Problem 1:
In the passage on the Monmouth art show, who asked Fischl to judge a national juried arts show?
Problem 2:
Repeat word for word the part of the passage on the Monmouth art show that begins with the words "And then the" and ends with "things proceeded apace.".
Problem 3:
Based on the passage on the Monmouth art show, decide whether each statement is true, and support each answer with the exact words that settle it: (a) Fischl's breakthrough works came in the early '80s. (b) Joe Pinkelman was an Illinois artist. (c) The community arts center lies about three hours northeast of Chicago.

Document section:
And then the financial crisis struck, and, alas, not terribly much came of the idea. Still, Fischl’s efforts weren’t entirely in vain, and therein hangs a tale. One particular outcome of Fischl’s initiative came when Susan Twomey, the executive director of a small community arts center in Monmouth, west central Illinois, amid the sprawling wheat fields about three hours southwest of Chicago, contacted Fischl to see whether he’d be willing to serve as judge for a national juried arts show at her center. Fischl agreed, and things proceeded apace.
Now, Fischl is no Grant Wood; he isn’t what one might call a gentle American pastoralist. His breakthrough works, in the early ’80s, were edgy and transgressive, evoking suburban angst, and particularly sexual unease, in all sorts of never previously attempted ways: consider the eponymous painting Bad Boy, in which a naked woman, spread atop an empty, disheveled bed, exposed herself voluptuously before a pubescent boy, whose hands, behind his back, were busily pilfering her opened purse. So the series of events that followed—when one entrant, California artist Joe Pinkelman, submitted a trio of conventionally kitschy ceramic vases, covered over with conventionally kitschy Catholic imagery (a saccharine sweet priest, the fish symbol, floating bouquets, and the like) interspersed with considerably more disturbing imagery lifted from hardcore homoerotic sites—might not have been entirely unexpected. The way they played out across the sequence of letters that follows, however, was thoroughly engrossing, and raises all sorts of issues—regarding freedom of expression and censorship, civic duty, and the role of the arts in American life generally—that continue to play out far afield.

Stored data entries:
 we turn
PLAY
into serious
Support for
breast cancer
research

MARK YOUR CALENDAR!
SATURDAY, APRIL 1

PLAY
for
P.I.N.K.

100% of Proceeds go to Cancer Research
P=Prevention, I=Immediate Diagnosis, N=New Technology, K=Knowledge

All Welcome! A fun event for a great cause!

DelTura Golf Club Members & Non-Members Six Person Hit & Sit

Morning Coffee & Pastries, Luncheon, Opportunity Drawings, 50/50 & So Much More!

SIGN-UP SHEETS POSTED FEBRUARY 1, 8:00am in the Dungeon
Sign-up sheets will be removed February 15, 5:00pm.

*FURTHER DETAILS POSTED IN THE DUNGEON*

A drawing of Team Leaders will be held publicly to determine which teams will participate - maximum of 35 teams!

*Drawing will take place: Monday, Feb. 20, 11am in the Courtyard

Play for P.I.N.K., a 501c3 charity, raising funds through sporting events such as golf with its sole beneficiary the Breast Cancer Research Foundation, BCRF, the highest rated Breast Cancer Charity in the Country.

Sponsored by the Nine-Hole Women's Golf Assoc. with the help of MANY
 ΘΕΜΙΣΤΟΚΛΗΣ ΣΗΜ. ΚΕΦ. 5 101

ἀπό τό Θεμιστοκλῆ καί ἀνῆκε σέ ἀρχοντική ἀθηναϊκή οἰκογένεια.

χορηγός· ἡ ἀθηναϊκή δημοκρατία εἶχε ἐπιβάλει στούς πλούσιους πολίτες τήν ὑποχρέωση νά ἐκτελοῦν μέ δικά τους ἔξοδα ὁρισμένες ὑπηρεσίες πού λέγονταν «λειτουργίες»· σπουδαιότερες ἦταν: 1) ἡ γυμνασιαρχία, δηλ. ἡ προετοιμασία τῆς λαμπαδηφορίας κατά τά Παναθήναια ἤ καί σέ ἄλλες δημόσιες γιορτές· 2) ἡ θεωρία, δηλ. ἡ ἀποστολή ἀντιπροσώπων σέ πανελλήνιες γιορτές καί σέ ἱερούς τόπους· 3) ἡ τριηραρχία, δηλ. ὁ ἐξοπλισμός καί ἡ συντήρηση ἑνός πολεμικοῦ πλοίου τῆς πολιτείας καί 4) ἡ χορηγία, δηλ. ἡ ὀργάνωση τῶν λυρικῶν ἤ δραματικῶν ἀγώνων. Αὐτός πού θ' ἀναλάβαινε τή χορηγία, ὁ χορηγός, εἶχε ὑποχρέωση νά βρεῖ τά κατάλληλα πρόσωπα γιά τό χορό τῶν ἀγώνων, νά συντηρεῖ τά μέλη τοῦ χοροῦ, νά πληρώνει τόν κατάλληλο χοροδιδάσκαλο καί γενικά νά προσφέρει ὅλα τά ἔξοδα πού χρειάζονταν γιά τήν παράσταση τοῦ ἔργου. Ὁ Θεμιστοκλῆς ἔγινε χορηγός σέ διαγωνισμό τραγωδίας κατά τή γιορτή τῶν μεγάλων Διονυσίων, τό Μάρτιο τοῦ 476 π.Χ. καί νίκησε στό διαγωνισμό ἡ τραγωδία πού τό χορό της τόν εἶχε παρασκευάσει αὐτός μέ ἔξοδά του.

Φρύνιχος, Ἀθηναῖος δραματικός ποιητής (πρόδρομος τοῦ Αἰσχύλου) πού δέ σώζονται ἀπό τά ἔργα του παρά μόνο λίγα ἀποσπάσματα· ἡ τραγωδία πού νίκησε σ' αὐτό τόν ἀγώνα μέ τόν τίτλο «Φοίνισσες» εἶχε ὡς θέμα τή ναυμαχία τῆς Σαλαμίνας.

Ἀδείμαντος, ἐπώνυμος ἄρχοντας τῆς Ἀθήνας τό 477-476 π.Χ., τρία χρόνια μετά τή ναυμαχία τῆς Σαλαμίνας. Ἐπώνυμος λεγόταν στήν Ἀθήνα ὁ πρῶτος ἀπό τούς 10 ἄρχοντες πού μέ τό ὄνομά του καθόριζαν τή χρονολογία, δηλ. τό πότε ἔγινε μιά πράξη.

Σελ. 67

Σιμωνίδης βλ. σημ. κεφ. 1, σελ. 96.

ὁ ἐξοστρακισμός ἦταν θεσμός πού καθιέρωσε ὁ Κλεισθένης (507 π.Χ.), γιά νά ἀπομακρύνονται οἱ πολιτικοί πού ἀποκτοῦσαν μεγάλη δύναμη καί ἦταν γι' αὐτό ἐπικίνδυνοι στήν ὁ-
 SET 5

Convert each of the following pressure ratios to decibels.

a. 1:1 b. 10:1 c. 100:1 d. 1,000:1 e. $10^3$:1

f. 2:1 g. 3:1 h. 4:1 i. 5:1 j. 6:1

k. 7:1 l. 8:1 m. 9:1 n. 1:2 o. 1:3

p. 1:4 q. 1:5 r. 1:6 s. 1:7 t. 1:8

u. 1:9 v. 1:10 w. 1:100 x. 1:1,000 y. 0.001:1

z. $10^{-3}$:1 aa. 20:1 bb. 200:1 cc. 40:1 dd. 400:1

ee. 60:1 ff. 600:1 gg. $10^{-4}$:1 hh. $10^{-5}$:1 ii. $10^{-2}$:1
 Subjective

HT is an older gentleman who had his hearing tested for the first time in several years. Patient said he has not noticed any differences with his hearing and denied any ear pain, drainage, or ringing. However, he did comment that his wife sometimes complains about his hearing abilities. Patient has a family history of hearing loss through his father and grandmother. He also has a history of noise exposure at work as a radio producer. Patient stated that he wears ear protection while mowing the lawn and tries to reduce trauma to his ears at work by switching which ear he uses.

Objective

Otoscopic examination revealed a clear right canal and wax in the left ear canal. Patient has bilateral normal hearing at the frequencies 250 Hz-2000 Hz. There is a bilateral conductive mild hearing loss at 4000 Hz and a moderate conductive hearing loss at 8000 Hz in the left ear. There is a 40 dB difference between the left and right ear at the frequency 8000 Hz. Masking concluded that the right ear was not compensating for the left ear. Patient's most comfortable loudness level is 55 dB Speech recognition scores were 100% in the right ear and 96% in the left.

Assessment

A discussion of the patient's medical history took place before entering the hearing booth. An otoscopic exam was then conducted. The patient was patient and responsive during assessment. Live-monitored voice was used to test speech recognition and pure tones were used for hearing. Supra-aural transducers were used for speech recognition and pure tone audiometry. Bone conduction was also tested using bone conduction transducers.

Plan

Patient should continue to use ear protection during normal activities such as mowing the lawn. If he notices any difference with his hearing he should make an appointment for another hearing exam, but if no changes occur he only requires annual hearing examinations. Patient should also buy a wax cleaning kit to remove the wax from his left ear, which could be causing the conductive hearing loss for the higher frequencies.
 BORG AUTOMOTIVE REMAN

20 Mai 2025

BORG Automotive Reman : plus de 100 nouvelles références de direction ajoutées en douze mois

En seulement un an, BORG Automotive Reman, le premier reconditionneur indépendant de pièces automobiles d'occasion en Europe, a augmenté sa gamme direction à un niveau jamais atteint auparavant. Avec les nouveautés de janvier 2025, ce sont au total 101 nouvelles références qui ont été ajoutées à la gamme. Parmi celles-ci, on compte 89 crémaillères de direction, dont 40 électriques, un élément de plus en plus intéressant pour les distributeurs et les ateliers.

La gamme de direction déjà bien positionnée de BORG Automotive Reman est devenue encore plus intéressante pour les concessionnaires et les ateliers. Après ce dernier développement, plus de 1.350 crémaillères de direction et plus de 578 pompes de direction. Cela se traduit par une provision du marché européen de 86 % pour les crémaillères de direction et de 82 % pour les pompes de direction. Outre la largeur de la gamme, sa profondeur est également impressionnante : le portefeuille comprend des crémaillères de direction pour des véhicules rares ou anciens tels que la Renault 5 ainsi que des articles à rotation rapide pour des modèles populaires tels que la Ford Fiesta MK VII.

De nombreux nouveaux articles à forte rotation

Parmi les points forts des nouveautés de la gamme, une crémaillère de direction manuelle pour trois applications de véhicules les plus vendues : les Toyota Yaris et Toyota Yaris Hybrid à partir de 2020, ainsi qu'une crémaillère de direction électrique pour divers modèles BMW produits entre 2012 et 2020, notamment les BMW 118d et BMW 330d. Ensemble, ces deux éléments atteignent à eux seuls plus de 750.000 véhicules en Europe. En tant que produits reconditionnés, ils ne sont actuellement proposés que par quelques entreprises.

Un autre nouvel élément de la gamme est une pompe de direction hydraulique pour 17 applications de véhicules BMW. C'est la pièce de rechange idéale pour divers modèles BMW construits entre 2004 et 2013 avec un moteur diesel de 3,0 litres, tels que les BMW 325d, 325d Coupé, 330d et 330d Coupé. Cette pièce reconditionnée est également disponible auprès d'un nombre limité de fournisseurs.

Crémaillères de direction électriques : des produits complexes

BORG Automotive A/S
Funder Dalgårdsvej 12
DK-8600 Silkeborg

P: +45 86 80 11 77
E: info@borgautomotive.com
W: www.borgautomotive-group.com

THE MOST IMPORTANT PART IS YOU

Final answer 1:
Susan Twomey, the executive director of a small community arts center in Monmouth, west central Illinois.

Final answer 2:
And then the financial crisis struck, and, alas, not terribly much came of the idea. Still, Fischl’s efforts weren’t entirely in vain, and therein hangs a tale. One particular outcome of Fischl’s initiative came when Susan Twomey, the executive director of a small community arts center in Monmouth, west central Illinois, amid the sprawling wheat fields about three hours southwest of Chicago, contacted Fischl to see whether he’d be willing to serve as judge for a national juried arts show at her center. Fischl agreed, and things proceeded apace.

Final answer 3:
(a) Yes: "His breakthrough works, in the early ’80s, were edgy and transgressive"
(b) No: "California artist Joe Pinkelman"
(c) No: "about three hours southwest of Chicago"